> _问题_
- a) 根据关于任务先后顺序的题目描述，回答下列问题：
(i) 一个任务只有在什么情况下才能执行？
(ii) 每个实例的 m 行中，两个整数 i 和 j 表示什么？
(iii) 什么样的实例表示输入结束？
- b) 请续写这篇关于任务先后顺序的题目描述，接在它的最后一句之后。

Description
John has n tasks to do. Unfortunately, the tasks are not independent and the execution of one task is only possible if other tasks have already been executed
Input
The input will consist of several instances of the problem. Each instance begins with a line containing two integers, 1 <= n <= 100 and m. n is the number of tasks (numbered from 1 to n) and m is the number of direct precedence relations between tasks. After this, there will be m lines with two integers i and j, representing the fact that task i must be executed before task j. An instance with n = m = 0 will finish the input.

> _给定数据_
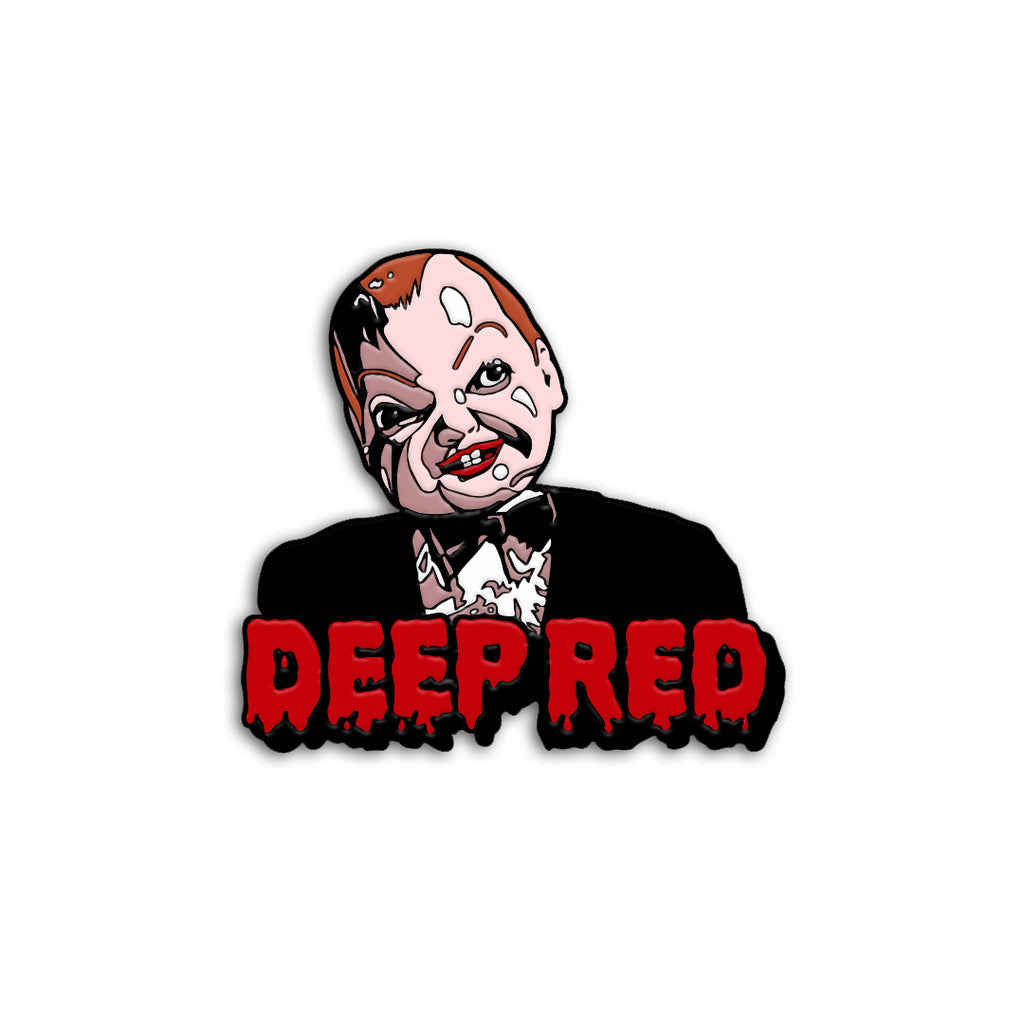 その他 Deep Red Mad Puppet (MEDICOM TOY Ver.) MEDICOM TOY - Unbox Industries × headlockstudio: Deep Red Mad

> _答案列表_
- a)
(i) 只有在其他某些任务已经执行之后才能执行。
(ii) 任务 i 必须在任务 j 之前执行。
(iii) n = m = 0 的实例。

- b)
Output
For each instance, print a line with n integers representing the tasks in a possible order of execution.
Sample Input
5 4
1 2
2 3
1 3
1 5
0 0
Sample Output
1 4 2 5 3
理解
拓扑排序的一个比较典型的题目.题目大意是:每一项任务都有一个编号,输入的两个编号表示只有做过前边的编号任务才能接着去做后边的编号任务,让我们输出做任务的顺序.
代码部分
#include<iostream>
#include<cstring>
using namespace std;
int map[101][101],inde[101];
void topu(int a[101][101],int d[101],int n)
{
int f=0;
for(int i=0;i<n;i++)
{
for(int j=1;j<=n;j++)
{
if(d[j]==0)
{
d[j]--;
if(f==1)
{cout<<" "<<j;}
if(f==0)
{
cout<<j;
f=1;
}
for(int k=1;k<=n;k++)
{
if(a[j][k]==1)
{
d[k]--;
}
}
}
}
}
}
int main()
{
int m,n;
while(cin>>m>>n)
{
if(m==0&&n==0)
return 0;
int a,b;
memset(map,0,sizeof(map));
memset(inde,0,sizeof(inde));
for(int i=1;i<=n;i++)
{
cin>>a>>b;
if(!map[a][b])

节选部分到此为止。